Jenderal Dudung Pangkostrad, Perlu Terima Kasih pada Rizieq atau Nikita?
Promosi jabatan yang bagus untuk Pangdam Jaya, Dudung Abdulrahman yang akan segera menjadi bintang tiga. Nama Dudung mencuat usai membongkari baliho-baliho Rizieq di Jakarta. Cukup berani, di mana keberadaan FPI dan Rizieq masih relatif kuat.
Narasi yang ada, bahkan mantan wapres dua kali, Jusuf Kalla mengatakan negara sedang mengalami kekosongan kepemimpinan, merujuk pemerintah, dan mau menyorongkan keberadaan Rizieq. Pun Jakarta, Gubernur Anies juga menyambut kedatangan Rizieq.
Eforia kedatangan imam besar FPI itu ada pada puncak, yang hari ini akan mendapatkan putusan, dari risiko mencapai puncak waktu itu. Semua berakhir antiklimaks. Apa yang dielu-elukan itu kini berujung kelu.
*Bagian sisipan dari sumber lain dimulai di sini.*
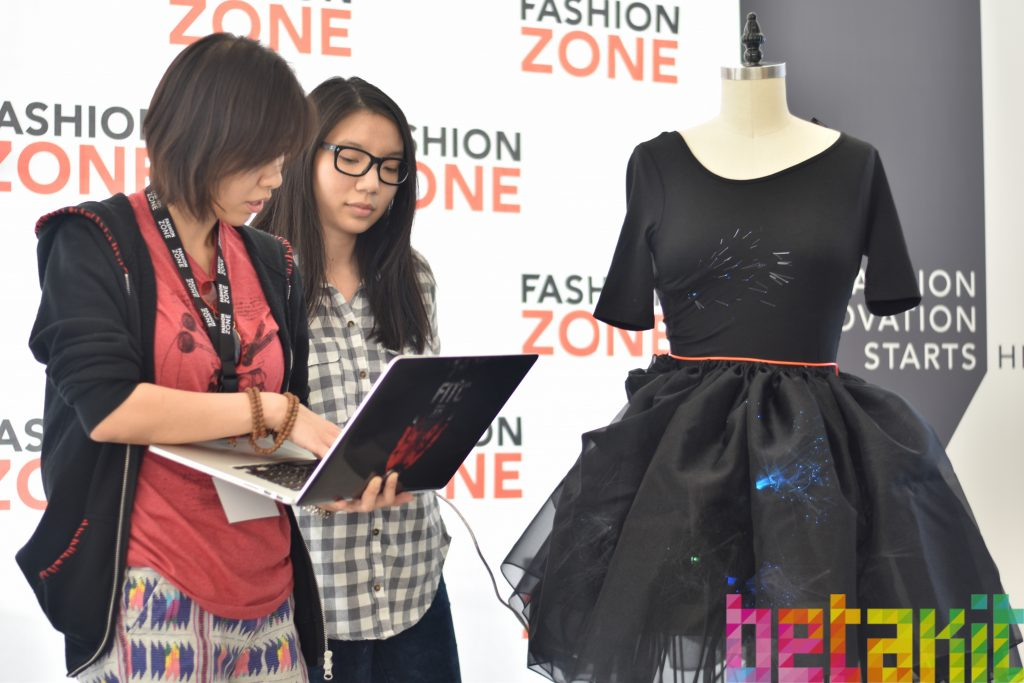 Ryerson Fashion Zone Hack N Talk (22 of 34)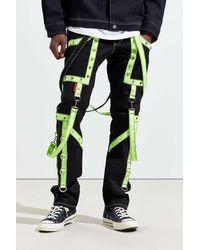Tripp Nyc Crash Neon Strap Skinny Pant - Multicolor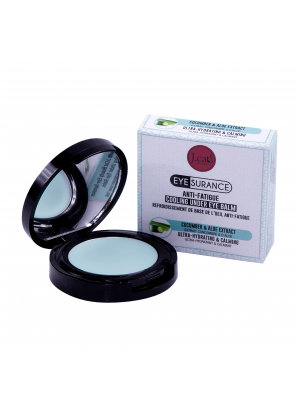 J.Cat Beauty EYE SURANCE ANTI FATIGUE COOLING UNDER EYE BALM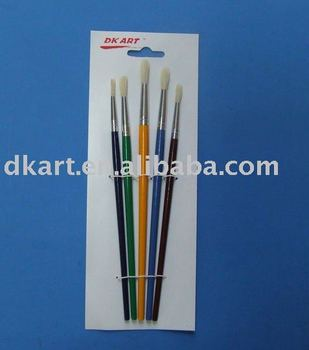 Artist drawing oil painting school watercolor brush
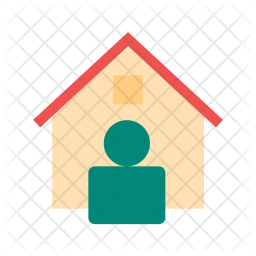 Real estate agent Icon png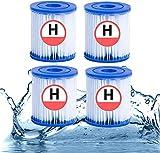 ERTLKP Para cartuchos de filtro de piscina Intex tipo H, para filtro de piscina Intex 29007 tipo H, para bombas de filtro 28601,28602, para piscina Whirlpool tipo H (paquete de 4)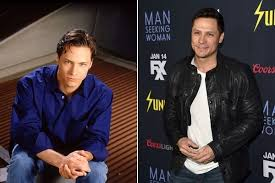 Seeking Kyle Actor Nick Wechsler As Kyle Valenti Then And Now The Cast Of Roswell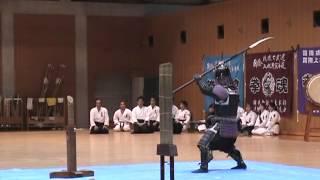 getlinkyoutube.com-試斬・薙刀抜刀術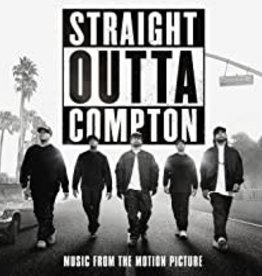 Used CD Straight Outta Compton Soundtrack (File w/ NWA)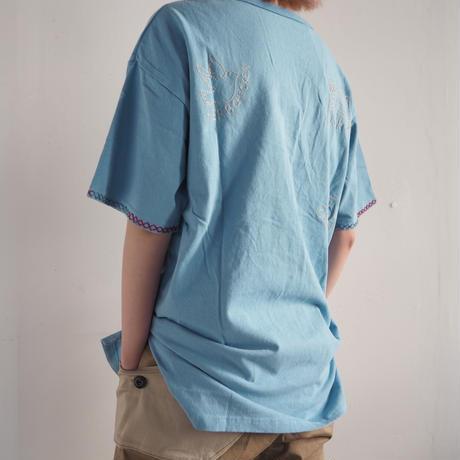 刺繍Tシャツ[LIME,INC](41128617)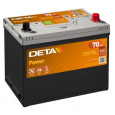 Deta Power 70Ah 540A 12V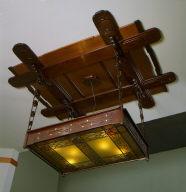 Dining Room Light Fixture from the Robert R. Blacker House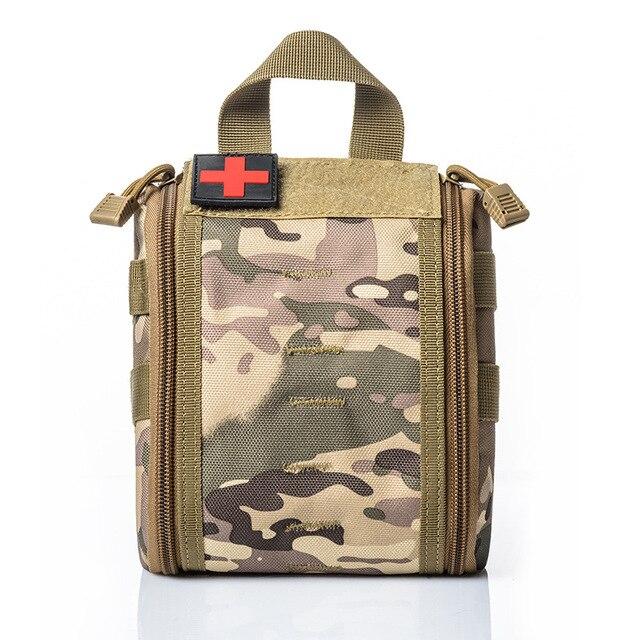 캠핑 응급 처치 키트 응급 처치 가방 빈 의료 가방 방수 군사 전술 블랙 야외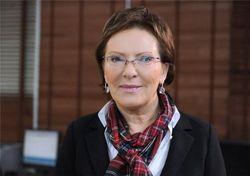 Премьер Польши видит Украину в составе ЕС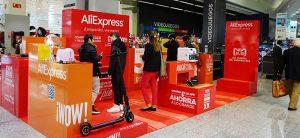 día del soltero, aliexpress, tienda online, el corte ingles, tienda temporal, sanchinarro, pop up, aliexpresspopup
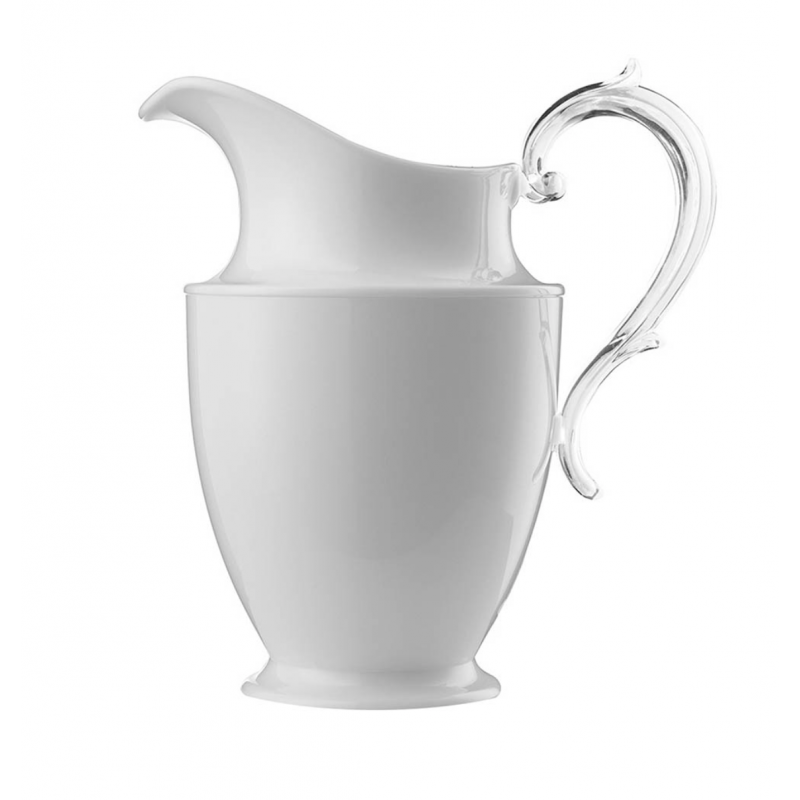 Federica Pitcher White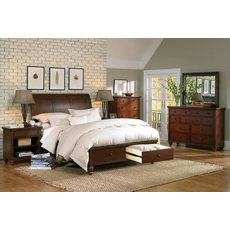 aspenhome Cambridge 5 Piece Sleigh Storage Bedroom Set in Cherry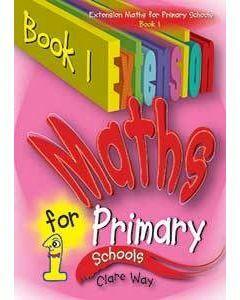 Extension Maths: Book 1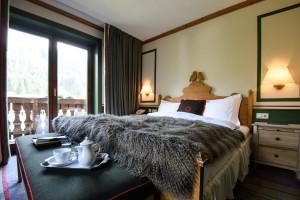 Hotel Wachtelhof, Hinterthal Foto: Philipp Guelland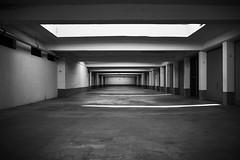 Parking lot (iamunclefester) Tags: münchen munich blackandwhite monochrome parkinglot parking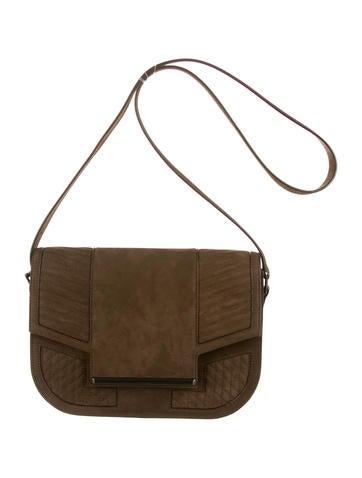 Brown Knox Bag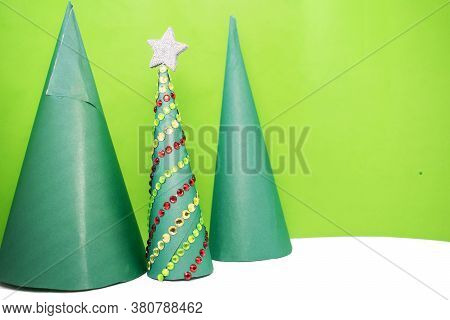 Christmas Tree With Your Own Hands Step By Step Ready Made Option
Semua seolah di luar rencana dan prediksi, ketika ada ujaran Nikita soal tukang obat. Semua bubar jalan. Rancangan matang di depan mata menjadi berantakan. Rizieq lepas kendali ketika mengadakan acara keagamaan.
Aparat bergerak maju dan semua drama itu berujung menyerahnya Rizieq ke Mapolda Metro Jaya. Semua  berakhir. Keadaan menjadi lebih terkendali, kecuali media sosial.
Kemarin, dalam persidang Rizieq juga menyebut Dudung hanya berani pada baliho. Hal yang wajar sebagai ungkapan kemarahan dan kejengkelan, terutama putus asa. Semua tidak ada yang peduli lagi,ya karena keputusan Dudung.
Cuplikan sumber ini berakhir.